One dazzling February morning last year, I got the news that my lovely friend Andrea, she of a thousand giddy float trips, had been senselessly murdered. I remember holding the phone and looking out my kitchen window, trying to reconcile the terrible words I was hearing with the endless blue sky I was seeing. We were still reeling from that shock when Jerry flew away five months later, just days after stopping by one last time to say, “Let’s ride down to the river.”
This spring, a 10-year flood pushed the Bogue Chitto far over its banks. Afterward, we discovered that the raging current had dumped yards of fresh white sand onto our beach and smoothed the steep drop-offs along the shore. A beach that had been shrinking for years is now half again the size it was, and the place hasn’t looked this beautiful in forever. The river takes, and the river gives back.
This summer, we will return to the Bogue Chitto with our 5- and 8-year-old sons. Occasionally, we’ll feel a wave of melancholy, like when we notice the old leaning oak –– snapped off in Katrina –– looking so abandoned and forlorn. We will think of dear friends and good times gone by and sense that some part of us still lingers beside the place the Choctaws called the “Big Creek.”

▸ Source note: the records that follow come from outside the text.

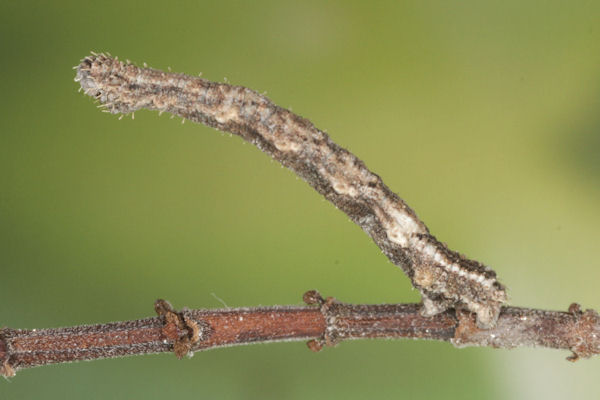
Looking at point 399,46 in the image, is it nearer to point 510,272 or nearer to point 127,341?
point 510,272

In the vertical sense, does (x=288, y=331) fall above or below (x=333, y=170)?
below

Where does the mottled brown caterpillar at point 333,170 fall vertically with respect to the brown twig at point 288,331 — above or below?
above

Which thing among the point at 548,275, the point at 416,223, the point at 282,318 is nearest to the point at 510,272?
the point at 548,275

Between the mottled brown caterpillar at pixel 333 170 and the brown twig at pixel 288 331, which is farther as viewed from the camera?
the mottled brown caterpillar at pixel 333 170

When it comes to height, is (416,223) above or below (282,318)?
above
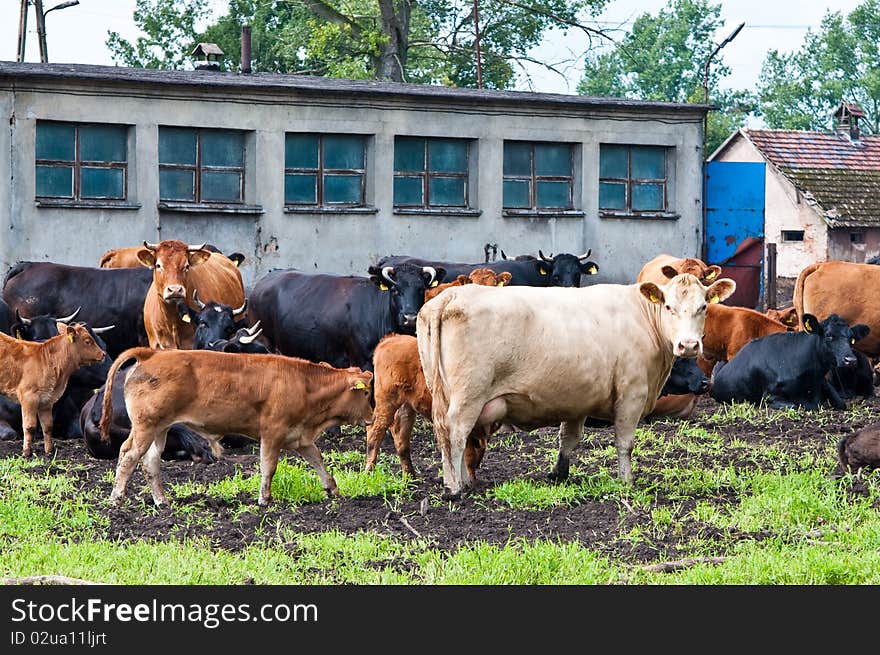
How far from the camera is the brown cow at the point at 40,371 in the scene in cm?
1177

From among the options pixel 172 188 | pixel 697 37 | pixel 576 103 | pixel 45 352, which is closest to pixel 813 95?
pixel 697 37

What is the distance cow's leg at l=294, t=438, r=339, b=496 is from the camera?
31.7ft

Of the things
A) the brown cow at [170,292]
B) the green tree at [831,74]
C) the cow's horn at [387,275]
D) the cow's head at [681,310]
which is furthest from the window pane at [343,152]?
the green tree at [831,74]

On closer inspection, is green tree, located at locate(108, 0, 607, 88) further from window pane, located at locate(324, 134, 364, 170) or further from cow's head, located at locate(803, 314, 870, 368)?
cow's head, located at locate(803, 314, 870, 368)

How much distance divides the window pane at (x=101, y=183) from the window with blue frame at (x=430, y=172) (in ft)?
16.8

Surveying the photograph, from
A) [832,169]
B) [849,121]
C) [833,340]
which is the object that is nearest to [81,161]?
[833,340]

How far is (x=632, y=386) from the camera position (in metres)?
10.2

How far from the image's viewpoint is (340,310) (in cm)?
1521

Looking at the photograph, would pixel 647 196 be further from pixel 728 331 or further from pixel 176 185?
pixel 728 331

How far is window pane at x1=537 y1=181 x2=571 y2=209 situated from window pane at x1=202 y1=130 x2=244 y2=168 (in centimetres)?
589

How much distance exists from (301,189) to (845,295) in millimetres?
11008

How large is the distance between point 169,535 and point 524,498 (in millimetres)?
2386

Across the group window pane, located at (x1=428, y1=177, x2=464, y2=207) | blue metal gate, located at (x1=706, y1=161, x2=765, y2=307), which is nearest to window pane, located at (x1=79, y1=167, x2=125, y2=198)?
window pane, located at (x1=428, y1=177, x2=464, y2=207)

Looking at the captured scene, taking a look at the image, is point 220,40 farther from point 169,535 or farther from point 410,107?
point 169,535
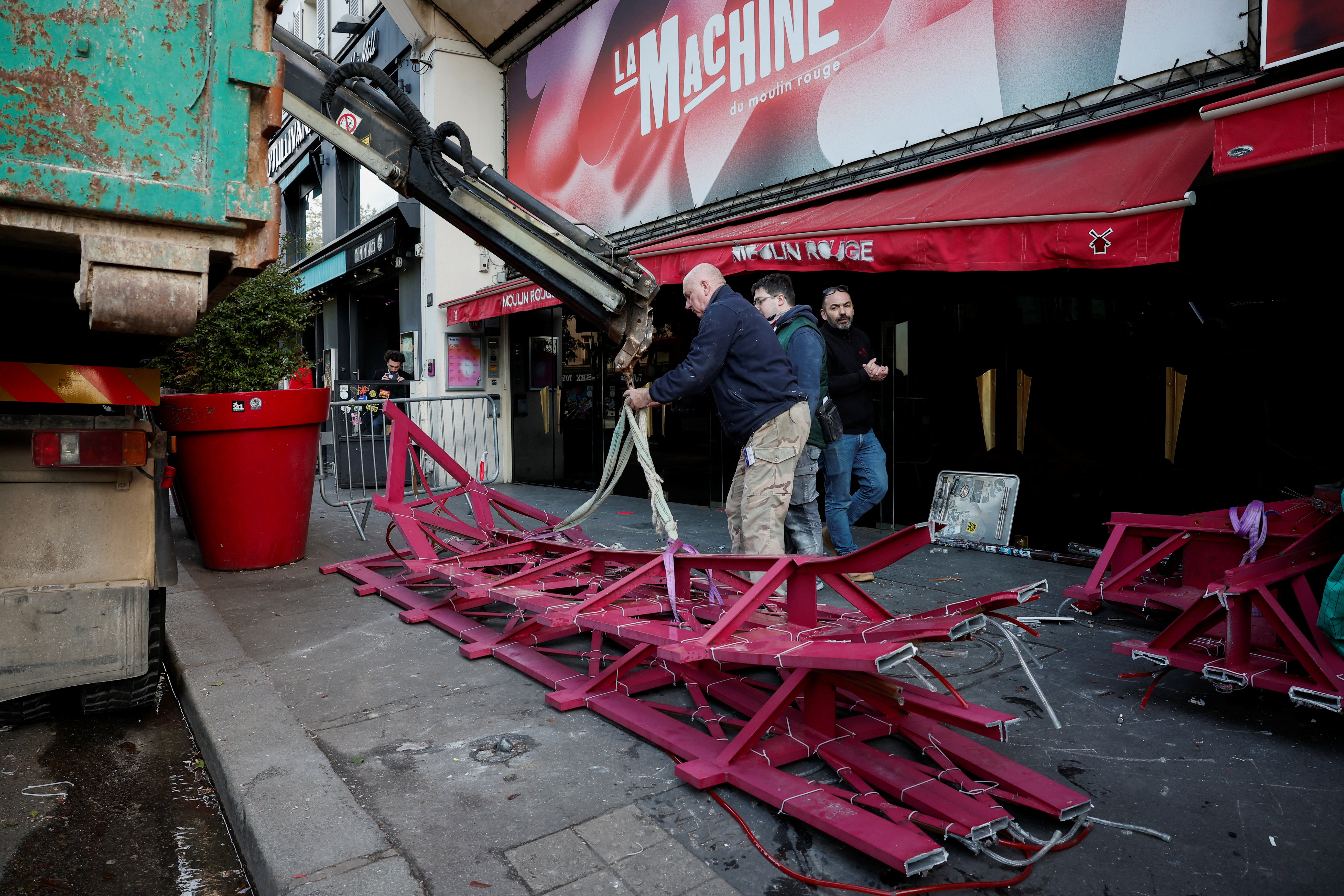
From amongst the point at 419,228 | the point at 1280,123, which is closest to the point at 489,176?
the point at 1280,123

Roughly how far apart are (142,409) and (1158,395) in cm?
619

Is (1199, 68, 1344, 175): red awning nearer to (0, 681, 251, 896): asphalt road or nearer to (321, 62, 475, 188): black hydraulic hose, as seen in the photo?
(321, 62, 475, 188): black hydraulic hose

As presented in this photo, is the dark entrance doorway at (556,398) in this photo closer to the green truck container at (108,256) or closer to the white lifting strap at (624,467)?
the white lifting strap at (624,467)

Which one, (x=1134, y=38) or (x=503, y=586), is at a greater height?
(x=1134, y=38)

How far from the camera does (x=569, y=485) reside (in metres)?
10.8

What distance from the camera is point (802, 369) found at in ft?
15.2

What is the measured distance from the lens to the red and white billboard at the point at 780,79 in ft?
16.4

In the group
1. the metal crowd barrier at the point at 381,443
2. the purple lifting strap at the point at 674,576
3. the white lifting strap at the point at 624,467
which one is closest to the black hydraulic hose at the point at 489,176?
the white lifting strap at the point at 624,467

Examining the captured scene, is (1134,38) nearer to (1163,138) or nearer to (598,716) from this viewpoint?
(1163,138)

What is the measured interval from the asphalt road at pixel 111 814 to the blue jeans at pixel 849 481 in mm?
3785

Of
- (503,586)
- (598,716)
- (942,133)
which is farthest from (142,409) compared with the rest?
(942,133)

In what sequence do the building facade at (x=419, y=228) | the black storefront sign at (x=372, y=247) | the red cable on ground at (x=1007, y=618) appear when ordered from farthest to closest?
the black storefront sign at (x=372, y=247) < the building facade at (x=419, y=228) < the red cable on ground at (x=1007, y=618)

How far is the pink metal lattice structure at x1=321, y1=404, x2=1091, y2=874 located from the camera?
2137 mm

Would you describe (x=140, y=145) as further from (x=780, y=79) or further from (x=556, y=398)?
(x=556, y=398)
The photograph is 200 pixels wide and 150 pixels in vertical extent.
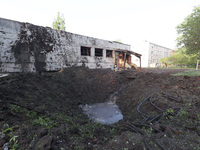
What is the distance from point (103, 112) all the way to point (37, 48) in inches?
267

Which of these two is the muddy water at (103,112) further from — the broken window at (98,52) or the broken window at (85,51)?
the broken window at (98,52)

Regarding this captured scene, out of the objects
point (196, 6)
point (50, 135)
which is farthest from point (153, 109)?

Most likely, however, the boys will keep us too busy for all that. They’ll have us searching for flat skipping rocks or fossils or wild turkey tracks or RC Cola bottles. They’ll drag us to the tip of our property to peer far upriver at what is probably the washed-up stump of an uprooted tree but that they are convinced is a shipwreck. The Bogue Chitto is barely navigable by aluminum fishing boat –– much less pirate schooner –– but I’ll keep that information to myself.
Perhaps my 8-year-old will announce, as he once did, that he intends to come back here and get a good, close-up look at that shipwreck when he turns 17 –– the age, apparently, at which he assumes all of life’s mysteries will be revealed.
I’ll smile, knowing he believes life will always be just like it is this afternoon at the river.
*Names have been changed to protect the privacy of the families.